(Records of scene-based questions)
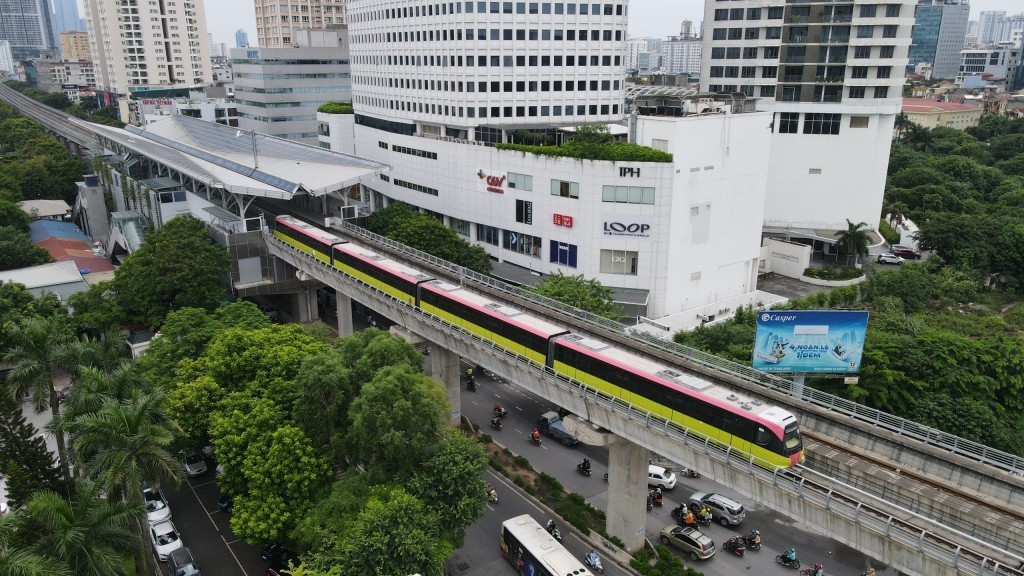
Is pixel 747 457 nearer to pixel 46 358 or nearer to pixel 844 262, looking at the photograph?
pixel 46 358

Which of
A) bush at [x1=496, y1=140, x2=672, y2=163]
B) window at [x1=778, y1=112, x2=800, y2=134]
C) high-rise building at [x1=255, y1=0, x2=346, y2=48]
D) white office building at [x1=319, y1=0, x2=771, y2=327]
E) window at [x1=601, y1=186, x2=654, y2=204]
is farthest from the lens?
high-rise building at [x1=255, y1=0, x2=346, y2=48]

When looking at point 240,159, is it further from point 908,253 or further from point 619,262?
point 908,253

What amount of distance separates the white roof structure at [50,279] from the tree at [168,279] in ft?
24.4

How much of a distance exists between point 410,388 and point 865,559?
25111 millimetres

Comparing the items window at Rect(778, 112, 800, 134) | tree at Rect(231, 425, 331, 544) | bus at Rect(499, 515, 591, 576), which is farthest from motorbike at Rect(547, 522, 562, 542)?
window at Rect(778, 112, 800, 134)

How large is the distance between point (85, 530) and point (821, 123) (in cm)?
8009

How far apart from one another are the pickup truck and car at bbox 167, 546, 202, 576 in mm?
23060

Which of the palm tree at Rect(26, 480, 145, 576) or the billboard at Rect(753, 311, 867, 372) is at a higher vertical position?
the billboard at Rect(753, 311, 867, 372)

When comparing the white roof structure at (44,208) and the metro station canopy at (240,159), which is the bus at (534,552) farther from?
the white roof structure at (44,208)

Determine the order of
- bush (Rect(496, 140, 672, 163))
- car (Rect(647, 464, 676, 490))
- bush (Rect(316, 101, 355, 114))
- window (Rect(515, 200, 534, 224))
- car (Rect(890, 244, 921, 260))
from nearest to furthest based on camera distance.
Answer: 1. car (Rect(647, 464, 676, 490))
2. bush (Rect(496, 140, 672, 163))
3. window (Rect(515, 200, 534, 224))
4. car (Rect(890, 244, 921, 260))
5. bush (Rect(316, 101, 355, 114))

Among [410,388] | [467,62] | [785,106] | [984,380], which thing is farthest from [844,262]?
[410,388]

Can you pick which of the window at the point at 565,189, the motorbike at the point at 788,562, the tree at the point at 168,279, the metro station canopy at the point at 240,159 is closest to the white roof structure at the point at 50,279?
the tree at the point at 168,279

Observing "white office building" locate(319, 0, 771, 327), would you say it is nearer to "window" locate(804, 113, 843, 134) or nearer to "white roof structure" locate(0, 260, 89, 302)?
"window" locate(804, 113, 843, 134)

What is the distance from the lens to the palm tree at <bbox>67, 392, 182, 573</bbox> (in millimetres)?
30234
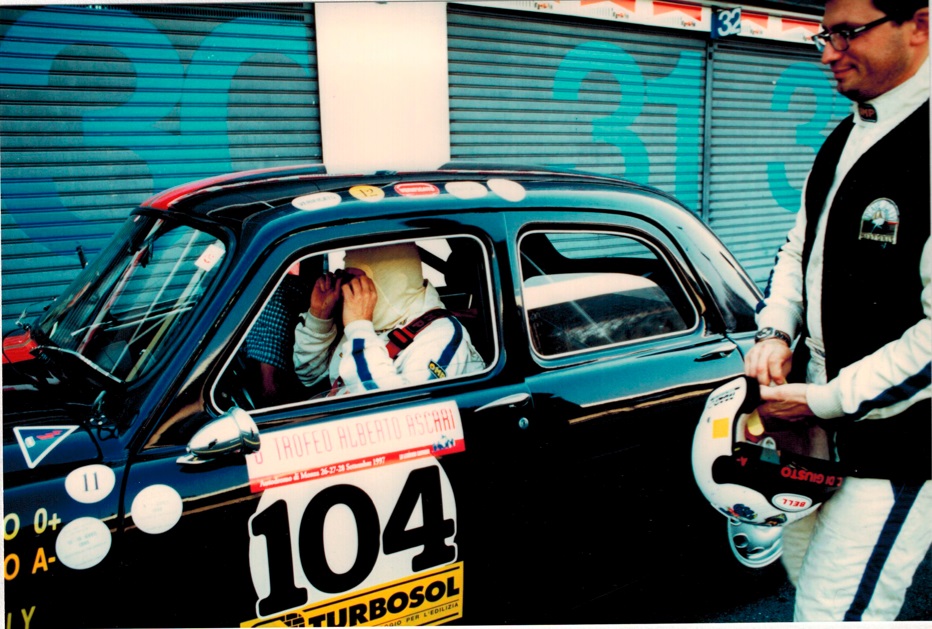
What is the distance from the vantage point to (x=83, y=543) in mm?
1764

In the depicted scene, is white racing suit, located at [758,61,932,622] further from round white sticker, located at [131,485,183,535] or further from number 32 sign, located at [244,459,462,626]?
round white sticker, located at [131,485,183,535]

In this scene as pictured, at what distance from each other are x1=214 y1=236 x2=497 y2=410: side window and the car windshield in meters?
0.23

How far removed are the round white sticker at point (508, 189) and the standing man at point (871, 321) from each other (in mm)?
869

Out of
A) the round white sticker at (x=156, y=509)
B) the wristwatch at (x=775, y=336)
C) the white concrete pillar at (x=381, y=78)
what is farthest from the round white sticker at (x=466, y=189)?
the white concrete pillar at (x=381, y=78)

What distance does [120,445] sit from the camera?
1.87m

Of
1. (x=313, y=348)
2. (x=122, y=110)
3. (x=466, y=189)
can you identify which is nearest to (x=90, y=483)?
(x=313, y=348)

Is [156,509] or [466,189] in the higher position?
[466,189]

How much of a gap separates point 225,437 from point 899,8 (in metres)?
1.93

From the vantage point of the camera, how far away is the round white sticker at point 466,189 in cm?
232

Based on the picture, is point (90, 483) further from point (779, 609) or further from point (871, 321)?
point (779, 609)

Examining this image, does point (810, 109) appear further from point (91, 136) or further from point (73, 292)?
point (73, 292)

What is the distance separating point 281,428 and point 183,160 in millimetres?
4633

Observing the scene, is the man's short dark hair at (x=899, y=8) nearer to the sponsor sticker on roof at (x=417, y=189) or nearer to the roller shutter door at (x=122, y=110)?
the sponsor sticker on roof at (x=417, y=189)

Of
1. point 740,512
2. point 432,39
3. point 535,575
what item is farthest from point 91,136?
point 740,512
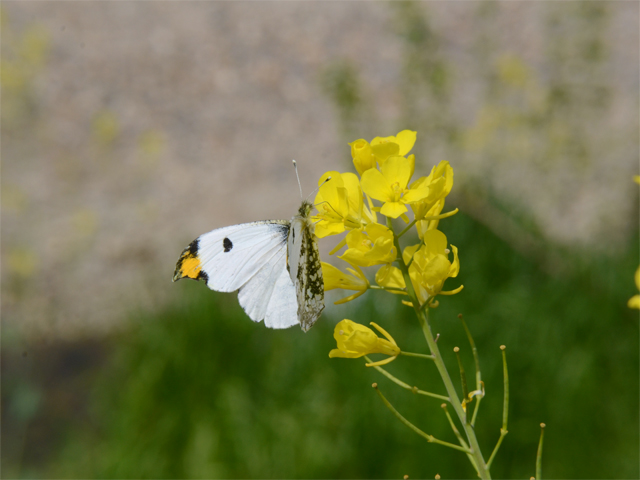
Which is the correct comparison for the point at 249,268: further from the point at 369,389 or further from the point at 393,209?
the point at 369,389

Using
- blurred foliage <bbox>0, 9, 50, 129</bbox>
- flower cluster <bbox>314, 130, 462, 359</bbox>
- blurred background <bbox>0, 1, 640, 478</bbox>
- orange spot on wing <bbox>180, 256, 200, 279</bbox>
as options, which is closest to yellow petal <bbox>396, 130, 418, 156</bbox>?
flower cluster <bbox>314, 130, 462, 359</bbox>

---

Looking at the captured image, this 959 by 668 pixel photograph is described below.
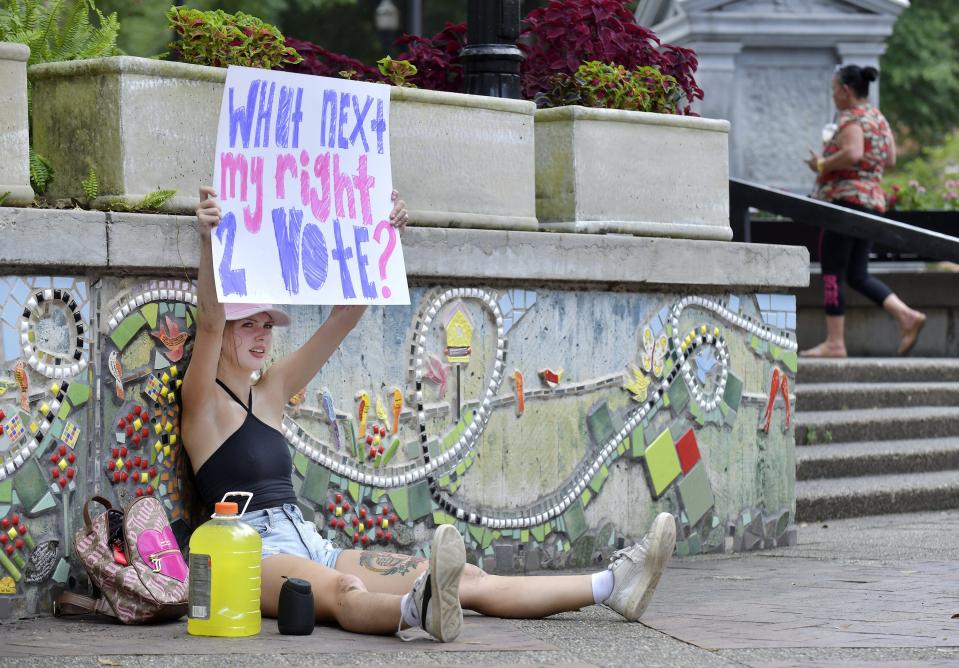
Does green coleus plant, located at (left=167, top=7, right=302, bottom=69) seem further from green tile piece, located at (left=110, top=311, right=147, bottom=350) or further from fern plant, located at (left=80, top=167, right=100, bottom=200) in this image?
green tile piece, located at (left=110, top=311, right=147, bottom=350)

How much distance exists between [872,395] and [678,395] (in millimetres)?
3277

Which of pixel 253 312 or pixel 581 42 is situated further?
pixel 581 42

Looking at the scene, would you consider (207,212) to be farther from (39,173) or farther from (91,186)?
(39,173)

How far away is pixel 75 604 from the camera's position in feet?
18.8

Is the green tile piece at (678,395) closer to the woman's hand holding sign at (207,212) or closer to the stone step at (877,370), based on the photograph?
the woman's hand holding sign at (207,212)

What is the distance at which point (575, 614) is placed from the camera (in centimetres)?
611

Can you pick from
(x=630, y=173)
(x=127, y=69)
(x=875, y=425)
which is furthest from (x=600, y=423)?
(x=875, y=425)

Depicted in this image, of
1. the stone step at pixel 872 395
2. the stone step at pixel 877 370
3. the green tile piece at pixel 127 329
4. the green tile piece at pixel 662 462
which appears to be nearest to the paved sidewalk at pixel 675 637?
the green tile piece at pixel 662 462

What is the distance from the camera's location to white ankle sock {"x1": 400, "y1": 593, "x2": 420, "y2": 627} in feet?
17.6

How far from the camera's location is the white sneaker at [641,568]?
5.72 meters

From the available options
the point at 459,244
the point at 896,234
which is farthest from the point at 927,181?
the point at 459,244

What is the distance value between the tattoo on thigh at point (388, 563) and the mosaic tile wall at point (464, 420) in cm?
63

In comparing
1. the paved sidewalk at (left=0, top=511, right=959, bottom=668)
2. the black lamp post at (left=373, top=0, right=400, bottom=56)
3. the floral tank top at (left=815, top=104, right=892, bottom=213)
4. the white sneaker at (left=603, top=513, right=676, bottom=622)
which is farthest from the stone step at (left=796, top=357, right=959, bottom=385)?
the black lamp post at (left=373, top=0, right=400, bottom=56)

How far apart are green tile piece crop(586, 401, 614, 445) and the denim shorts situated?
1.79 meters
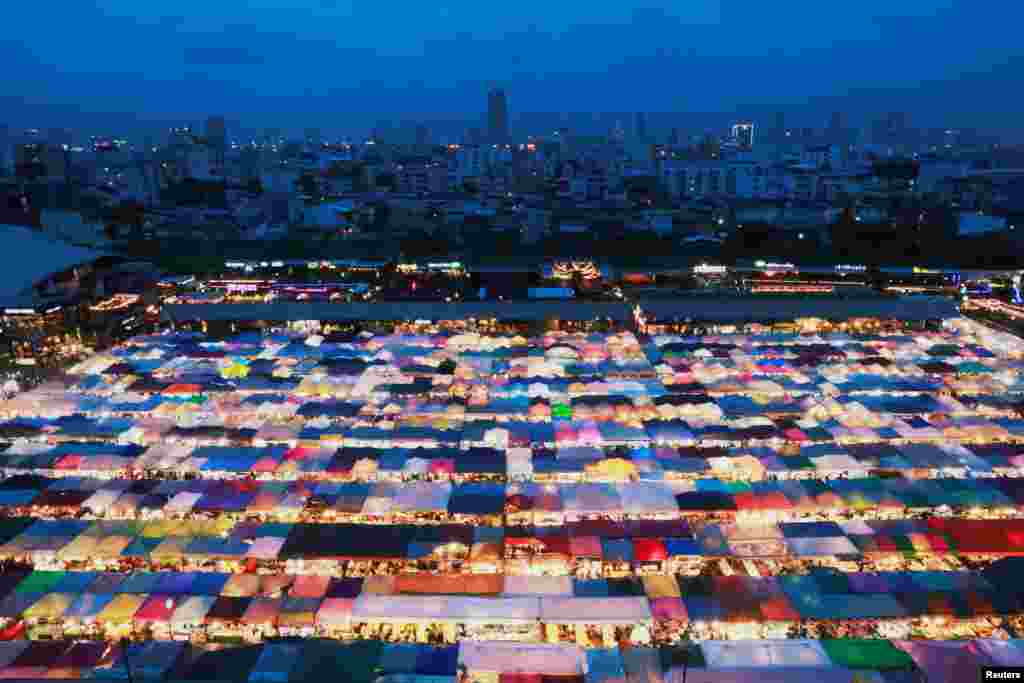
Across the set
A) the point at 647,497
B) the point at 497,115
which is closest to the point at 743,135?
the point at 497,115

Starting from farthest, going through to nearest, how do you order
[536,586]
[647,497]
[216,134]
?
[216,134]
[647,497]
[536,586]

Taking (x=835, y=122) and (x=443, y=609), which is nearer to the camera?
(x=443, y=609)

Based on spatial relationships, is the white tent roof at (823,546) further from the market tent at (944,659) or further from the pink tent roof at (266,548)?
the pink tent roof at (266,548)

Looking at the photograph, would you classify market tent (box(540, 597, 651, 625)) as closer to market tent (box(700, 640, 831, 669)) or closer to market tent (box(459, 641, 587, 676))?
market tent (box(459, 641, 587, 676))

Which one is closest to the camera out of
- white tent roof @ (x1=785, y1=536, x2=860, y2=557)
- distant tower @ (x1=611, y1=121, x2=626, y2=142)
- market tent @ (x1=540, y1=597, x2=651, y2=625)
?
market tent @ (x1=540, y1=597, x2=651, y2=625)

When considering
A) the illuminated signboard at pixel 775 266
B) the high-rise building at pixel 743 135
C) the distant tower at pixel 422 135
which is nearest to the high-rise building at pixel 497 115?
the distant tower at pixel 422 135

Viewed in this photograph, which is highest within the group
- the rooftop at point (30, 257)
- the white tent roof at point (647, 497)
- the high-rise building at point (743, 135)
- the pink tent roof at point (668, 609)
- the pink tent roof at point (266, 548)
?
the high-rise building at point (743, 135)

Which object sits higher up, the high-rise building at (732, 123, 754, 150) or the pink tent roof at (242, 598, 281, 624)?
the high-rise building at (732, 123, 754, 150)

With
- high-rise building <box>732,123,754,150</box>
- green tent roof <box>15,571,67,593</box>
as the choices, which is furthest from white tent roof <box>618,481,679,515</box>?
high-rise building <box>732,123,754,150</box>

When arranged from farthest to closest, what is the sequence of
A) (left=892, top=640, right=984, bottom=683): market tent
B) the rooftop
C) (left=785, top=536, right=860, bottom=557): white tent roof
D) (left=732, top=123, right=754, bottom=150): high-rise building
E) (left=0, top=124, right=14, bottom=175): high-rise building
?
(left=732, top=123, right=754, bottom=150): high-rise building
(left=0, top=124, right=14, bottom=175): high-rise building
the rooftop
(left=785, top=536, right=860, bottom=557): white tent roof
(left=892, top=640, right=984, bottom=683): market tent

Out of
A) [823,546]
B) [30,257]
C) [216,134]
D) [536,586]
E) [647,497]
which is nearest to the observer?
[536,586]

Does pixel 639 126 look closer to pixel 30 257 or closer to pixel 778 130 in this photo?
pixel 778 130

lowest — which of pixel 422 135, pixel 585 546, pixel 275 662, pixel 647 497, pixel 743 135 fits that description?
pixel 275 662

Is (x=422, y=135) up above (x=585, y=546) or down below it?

* * *

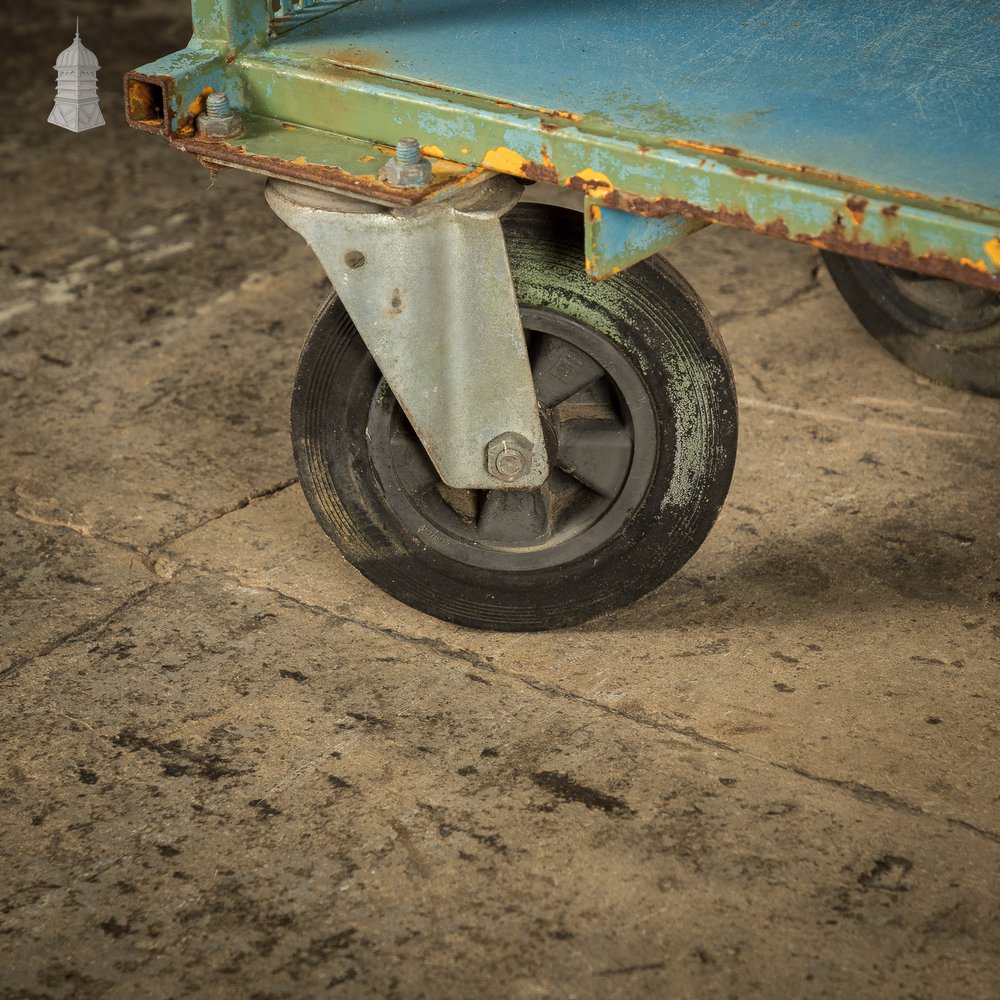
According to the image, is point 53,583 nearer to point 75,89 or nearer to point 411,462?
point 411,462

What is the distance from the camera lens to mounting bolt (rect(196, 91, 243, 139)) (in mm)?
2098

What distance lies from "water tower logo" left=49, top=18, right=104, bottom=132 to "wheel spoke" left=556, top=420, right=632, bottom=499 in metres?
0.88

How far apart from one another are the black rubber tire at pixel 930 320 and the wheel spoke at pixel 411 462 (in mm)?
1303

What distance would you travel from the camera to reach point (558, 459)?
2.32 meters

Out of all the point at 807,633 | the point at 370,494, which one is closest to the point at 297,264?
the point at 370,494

#### [EXERCISE TASK]
Collect every line of the material above that contains the word "paved".

#### [COMPLETE OUTPUT]
which appears to be nearest to the paved sidewalk at pixel 675 637?
1. the paved sidewalk at (left=0, top=511, right=959, bottom=668)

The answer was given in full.